**Excerpted text**
►

In the years it was preparing to swallow and digest the fugitive from natural and literal justice, Union Carbide, The Dow Chemical Company spent $200,000 through its Indian subsidiary Dow-Nocil on bribes for Indian officials. As a result, Dow Agrochemical brands such as Dursban – containing the compound Chlorpyrifos, linked to severe health problems in humans such as nerve damage, asthma and birth defects and banned from domestic use in the US – found the necessary licenses to be sold in India.
Today, the CBI raided six Dow Nocil offices in Mumbai, Chennai, Pune and elsewhere. Yet even while its criminal investigation bureau finally examines the scandal, India’s executive is striving to open India up to $1 billion of Dow investment on the promise of eradicating Dow’s legal inconveniences relating to Carbide’s poisoning of Bhopal. We will not hold our breath on news of the CBI raiding the highest office in the land.
Newspost India, 21st August 2007
CBI Raids Dow Chemical’s Indian Subsidiary For Graft
The Central Bureau of Investigation (CBI) Tuesday raided six premises of a subsidiary of leading US firm Dow Chemical and its consultants in the country for allegedly bribing Indian government officials to obtain a licence for its insecticide products.
‘We have raided six offices of Dow-Nocil Corp. Protection Ltd., a subsidiary of Dow Chemical based in US, and other accused for allegedly paying bribes to key Central Insecticides Board and Registration Committee (CIBRC) officials to obtain licence for the marketing of its insecticide products in India,’ said a senior CBI official.

◄

**Task goal**
Supply the next part of the text about the CBI raids on Dow Chemical's Indian subsidiary, starting right after its final sentence. The entries after this point aren't needed for any of the work here.

**Dataset entries**
►

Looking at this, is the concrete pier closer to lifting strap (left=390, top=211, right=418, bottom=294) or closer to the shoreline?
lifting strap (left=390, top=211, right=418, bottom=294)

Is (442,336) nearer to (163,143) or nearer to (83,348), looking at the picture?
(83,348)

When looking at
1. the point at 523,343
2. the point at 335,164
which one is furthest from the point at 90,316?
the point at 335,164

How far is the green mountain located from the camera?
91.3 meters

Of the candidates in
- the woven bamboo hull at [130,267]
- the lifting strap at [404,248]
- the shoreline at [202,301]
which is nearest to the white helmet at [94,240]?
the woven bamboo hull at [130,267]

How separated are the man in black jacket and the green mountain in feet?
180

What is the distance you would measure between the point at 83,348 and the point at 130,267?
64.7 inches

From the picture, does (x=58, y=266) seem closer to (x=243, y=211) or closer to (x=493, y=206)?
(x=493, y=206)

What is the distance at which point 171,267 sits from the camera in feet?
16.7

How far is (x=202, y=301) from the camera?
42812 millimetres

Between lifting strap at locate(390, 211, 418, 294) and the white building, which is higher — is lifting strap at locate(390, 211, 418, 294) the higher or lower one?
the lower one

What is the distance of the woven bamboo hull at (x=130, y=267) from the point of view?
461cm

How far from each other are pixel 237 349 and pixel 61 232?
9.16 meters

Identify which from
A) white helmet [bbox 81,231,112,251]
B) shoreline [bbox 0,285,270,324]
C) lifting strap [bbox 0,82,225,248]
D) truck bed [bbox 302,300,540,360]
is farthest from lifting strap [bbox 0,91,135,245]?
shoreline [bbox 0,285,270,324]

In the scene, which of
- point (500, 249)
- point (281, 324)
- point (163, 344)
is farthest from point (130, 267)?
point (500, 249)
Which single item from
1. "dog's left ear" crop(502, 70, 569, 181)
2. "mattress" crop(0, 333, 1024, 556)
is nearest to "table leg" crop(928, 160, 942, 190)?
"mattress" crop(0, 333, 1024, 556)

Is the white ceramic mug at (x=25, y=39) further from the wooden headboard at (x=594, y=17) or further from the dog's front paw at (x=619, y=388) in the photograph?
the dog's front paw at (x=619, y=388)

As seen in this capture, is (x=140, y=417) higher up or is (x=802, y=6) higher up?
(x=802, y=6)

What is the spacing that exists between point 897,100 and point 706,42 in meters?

◄

**Reply**
The CIBRC, a wing under the Ministry of Agriculture, is entitled to grant licences for the marketing of insecticide products in the country.
The CBI sleuths swooped down at Dow-Nocil offices in – Mumbai, Chennai, Pune, Faridabad, Ghaziabad and Gujarat – after the agriculture ministry ordered a probe into the matter a few months ago.
According to CBI officials, the matter was exposed after the Security Exchange Commission of the US passed an order earlier this year for ‘cease and desist’ proceedings against Dow-Nocil, after it allegedly paid ‘illegal gratification’ to the CIBRC officials during the period 1996-2001 to get licences.
DE-Nocil was established in 1994 but later it changed its name to Dow Agro Sciences Private Ltd. in 2005. The company, with Mumbai headquarters, manufactures and markets pesticides and other agriculture products.
‘To market and sell its three products – Pride (NI-2s), Nurelle-D and Dursban 10G – in India the company spent a whopping US$ 200,000, out of which $32,000 was allegedly paid to R.L. Rajak, director of the licensing committee. The foreign company also gifted Rajak jewellery, travel and hotel allowances,’ the official told IANS.
‘With the help of Rajak and other CIRBC officials, the company obtained licences in year 1997, 1998 and 2000,’ the official informed.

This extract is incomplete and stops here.